*EXTRACT PROVIDED:*
Hennessy was a journalist for the Times Higher Education Supplement from 1972 to 1974. From 1974 to 1982, he wrote leaders for The Times , for which he was also the Whitehall correspondent. He was The Financial Times ' lobby correspondent at Westminster in 1976. In June 1977, Hennessy accused Donald Beves of being the "fourth man" in the Cambridge Spy Ring (then-known participants were Philby, Burgess, and Maclean), but Geoffrey Grigson and others quickly leapt to the defense of Beves, considering him uninterested in politics. [4]
Hennessy wrote for The Economist in 1982. He was a regular presenter of Analysis on BBC Radio 4 from 1987 to 1992. On 17 November 2005, he made a trenchant appearance alongside Lord Wilson of Dinton before the House of Commons Public Administration Select Committee on the publication of political memoirs.
In July and August 2013 he was the interviewer for BBC Radio 4's Reflections, [5] a series of four biographical interview programmes featuring Shirley Williams, Jack Straw, Norman Tebbit and Neil Kinnock. Hennessy continues to present the programme.

Records from a data collection:
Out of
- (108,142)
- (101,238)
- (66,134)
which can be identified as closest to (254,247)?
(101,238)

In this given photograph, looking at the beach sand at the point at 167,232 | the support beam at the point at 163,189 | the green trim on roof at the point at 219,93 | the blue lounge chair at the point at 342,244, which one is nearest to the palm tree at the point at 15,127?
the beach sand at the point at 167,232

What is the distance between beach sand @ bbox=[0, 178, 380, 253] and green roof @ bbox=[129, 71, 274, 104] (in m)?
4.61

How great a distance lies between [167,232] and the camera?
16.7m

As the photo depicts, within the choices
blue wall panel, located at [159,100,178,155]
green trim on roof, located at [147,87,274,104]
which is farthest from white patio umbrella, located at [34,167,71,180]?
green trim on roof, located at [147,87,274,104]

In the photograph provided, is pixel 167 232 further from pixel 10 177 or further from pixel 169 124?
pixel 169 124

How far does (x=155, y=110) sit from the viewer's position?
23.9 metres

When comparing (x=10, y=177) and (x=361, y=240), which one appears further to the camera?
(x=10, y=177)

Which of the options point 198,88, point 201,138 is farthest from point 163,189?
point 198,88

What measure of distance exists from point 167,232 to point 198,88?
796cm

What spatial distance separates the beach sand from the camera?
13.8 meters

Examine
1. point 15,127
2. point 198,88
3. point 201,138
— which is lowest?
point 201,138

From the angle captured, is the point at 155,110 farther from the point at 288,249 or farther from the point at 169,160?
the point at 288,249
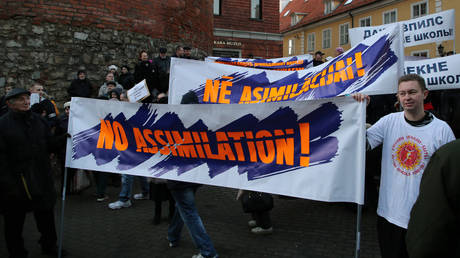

*HOW TO COMPLETE THIS TASK:* Copy the text about Hennessy's career, starting with "In July and" and going on through "present the programme.", and change "interviewer" to "host".

*REPLY:*
In July and August 2013 he was the host for BBC Radio 4's Reflections, [5] a series of four biographical interview programmes featuring Shirley Williams, Jack Straw, Norman Tebbit and Neil Kinnock. Hennessy continues to present the programme.